From 3-minute queries to sub-second search
Some of the most satisfying engineering wins aren’t new features — they’re the moments a system stops fighting the people who depend on it. One of those, for me, was search.
I worked for over a decade on a large legal-process management platform at the Ministério Público de Goiás. As the data grew into millions of records, the search that everyone used dozens of times a day got slower and slower. At its worst, some queries took two to three minutes — long enough that people would start one, switch to another task, and come back hoping it had finished.
The database wasn’t the enemy; it was just the wrong tool for the job. Relational
queries with LIKE '%term%' across many joined tables can’t be indexed
effectively, and every search became a full scan. We were asking Postgres to do
something it was never designed to do well.
The shift
The fix was to stop searching the database for text and start searching a system built for it. We introduced Elasticsearch, indexed the relevant documents, and moved the heavy text queries there. The same searches that took minutes dropped to under three seconds — usually well under one.
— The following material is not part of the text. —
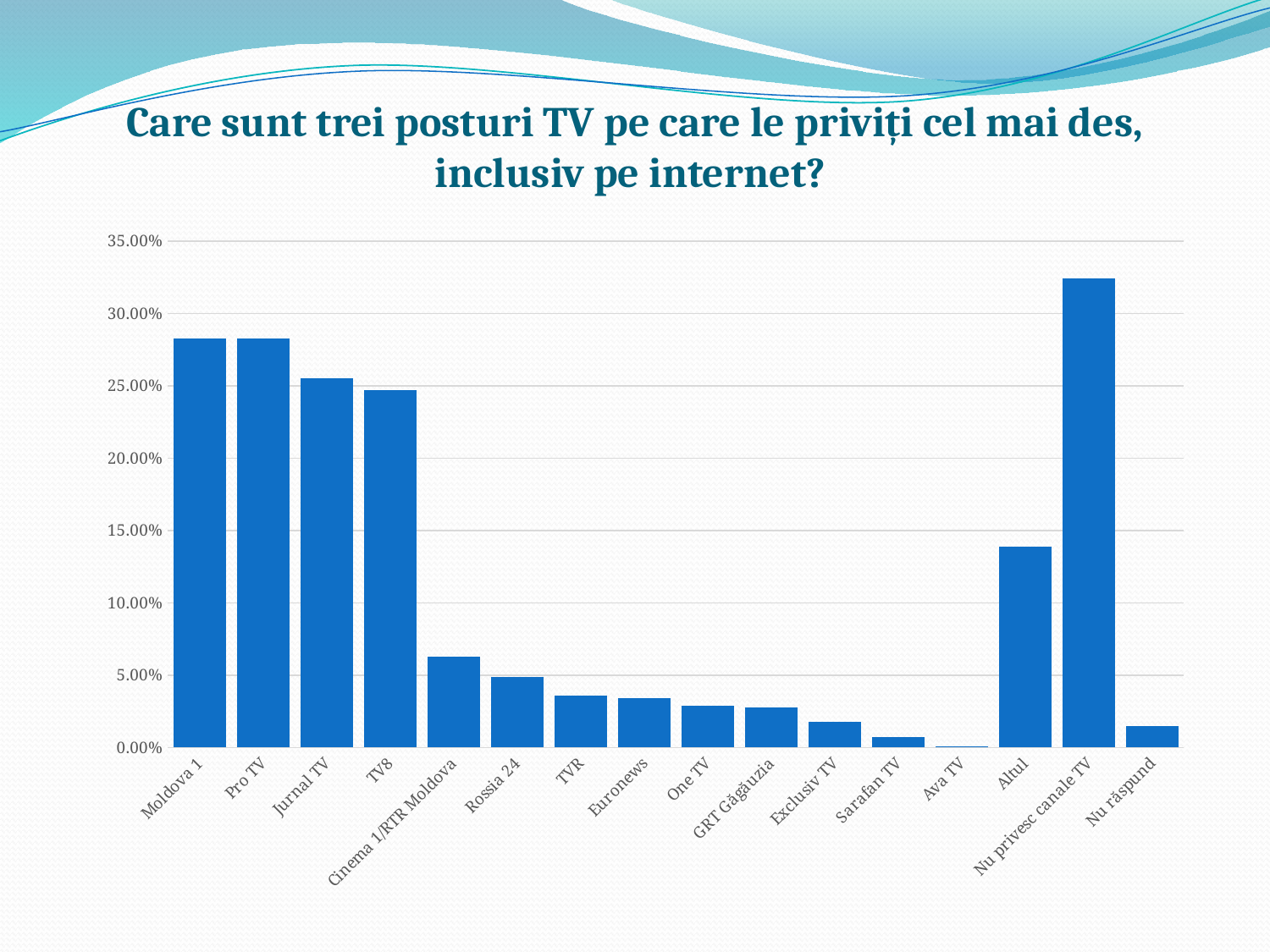
What kind of chart is shown on the slide? bar chart Which has a larger value, Jurnal TV or Cinema 1/RTR Moldova? Jurnal TV Which category has the highest value in the chart? Nu privesc canale TV Which category has the lowest value in the chart? Ava TV Is the value for Moldova 1 greater or less than 25.00%? greater Is the value for Nu privesc canale TV greater or less than 30.00%? greater Is the value for Altul greater or less than 15.00%? less Which has a larger value, Altul or Rossia 24? Altul How many categories are shown on the x axis of the chart? 16 What is the title of the slide containing the chart? Care sunt trei posturi TV pe care le priviți cel mai des, inclusiv pe internet?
The interesting part wasn’t installing Elasticsearch. It was everything around it:
- Modelling what to index. You don’t mirror your database into Elasticsearch. You decide what users actually search by, and shape documents around those access patterns — denormalising on purpose.
- Keeping it in sync. Indexing happens through background jobs so a write never blocks on the search cluster, and so a reindex of millions of documents doesn’t take the app down with it.
- Relevance is a product decision. Sorting by score, boosting certain fields, handling accents and partial terms — these aren’t database concerns, they’re about what a good result means to the person searching.
What I took from it
Performance work is rarely about a clever trick. It’s about noticing when a component is being used against its grain, and being willing to introduce the right tool — then doing the unglamorous work of syncing, reindexing, and tuning relevance so it stays fast as the data keeps growing.
Cutting a three-minute wait to three seconds didn’t add a single feature. But it gave hundreds of people back a piece of their day, every day. That’s the kind of result I keep chasing.